The polynomial $p(x)$ leaves a remainder of $- 7$ when divided by $(x - a)$.

Show that only one value of $a$ satisfies the above condition and state its value.

using $p(a) =  - 7$ to obtain $3{a^3} + {a^2} + 5a + 7 = 0$     M1A1

$(a + 1)(3{a^3} - 2a + 7) = 0$     (M1)(A1)

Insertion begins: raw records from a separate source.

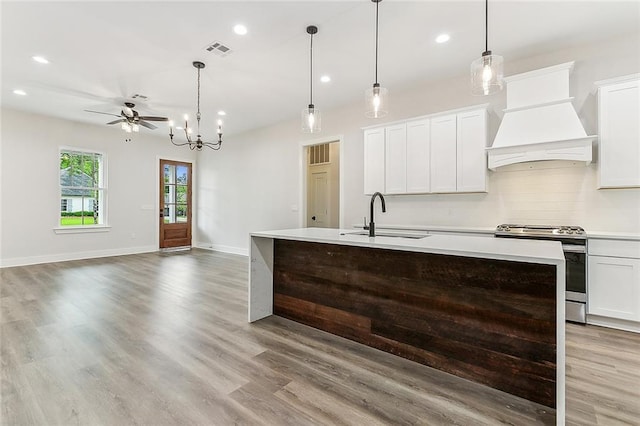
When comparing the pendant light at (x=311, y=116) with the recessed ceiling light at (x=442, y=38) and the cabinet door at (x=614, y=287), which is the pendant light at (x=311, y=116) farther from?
the cabinet door at (x=614, y=287)

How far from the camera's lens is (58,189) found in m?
6.10

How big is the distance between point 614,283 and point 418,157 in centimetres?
247

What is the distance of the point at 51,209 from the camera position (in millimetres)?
6012

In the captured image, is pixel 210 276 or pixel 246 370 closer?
pixel 246 370

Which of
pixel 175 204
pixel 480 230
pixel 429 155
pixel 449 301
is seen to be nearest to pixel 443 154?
pixel 429 155

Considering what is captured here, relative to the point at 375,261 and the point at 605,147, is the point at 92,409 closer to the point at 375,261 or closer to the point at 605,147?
the point at 375,261

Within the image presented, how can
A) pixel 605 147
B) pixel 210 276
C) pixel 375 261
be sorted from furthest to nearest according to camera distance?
pixel 210 276, pixel 605 147, pixel 375 261

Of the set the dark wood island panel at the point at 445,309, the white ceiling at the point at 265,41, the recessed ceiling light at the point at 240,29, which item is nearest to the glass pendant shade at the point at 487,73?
the white ceiling at the point at 265,41

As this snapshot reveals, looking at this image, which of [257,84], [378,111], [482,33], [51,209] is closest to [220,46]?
[257,84]

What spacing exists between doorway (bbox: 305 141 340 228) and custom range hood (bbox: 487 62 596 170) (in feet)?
12.3

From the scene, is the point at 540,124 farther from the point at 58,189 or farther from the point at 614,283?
the point at 58,189

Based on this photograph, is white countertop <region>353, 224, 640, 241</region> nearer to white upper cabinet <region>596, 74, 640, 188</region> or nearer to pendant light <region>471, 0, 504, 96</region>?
white upper cabinet <region>596, 74, 640, 188</region>

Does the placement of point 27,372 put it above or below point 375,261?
below

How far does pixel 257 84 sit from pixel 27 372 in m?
4.01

Note:     Award M1 for a cubic graph with correct shape and A1 for clearly showing that the above cubic crosses the horizontal axis at $( - 1,{\text{ }}0)$ only.

$a =  - 1$     A1

EITHER

showing that $3{a^2} - 2a + 7 = 0$ has no real (two complex) solutions for $a$     R1

OR

showing that $3{a^3} + {a^2} + 5a + 7 = 0$ has one real (and two complex) solutions for $a$     R1

Note:     Award R1 for solutions that make specific reference to an appropriate graph.

[6 marks]

A large number of candidates, either by graphical (mostly) or algebraic or via use of a GDC solver, were able to readily obtain $a =  - 1$. Most candidates who were awarded full marks however, made specific reference to an appropriate graph. Only a small percentage of candidates used the discriminant to justify that only one value of $a$ satisfied the required condition. A number of candidates erroneously obtained $3{a^3} + {a^2} + 5a - 7 = 0$ or equivalent rather than $3{a^3} + {a^2} + 5a + 7 = 0$.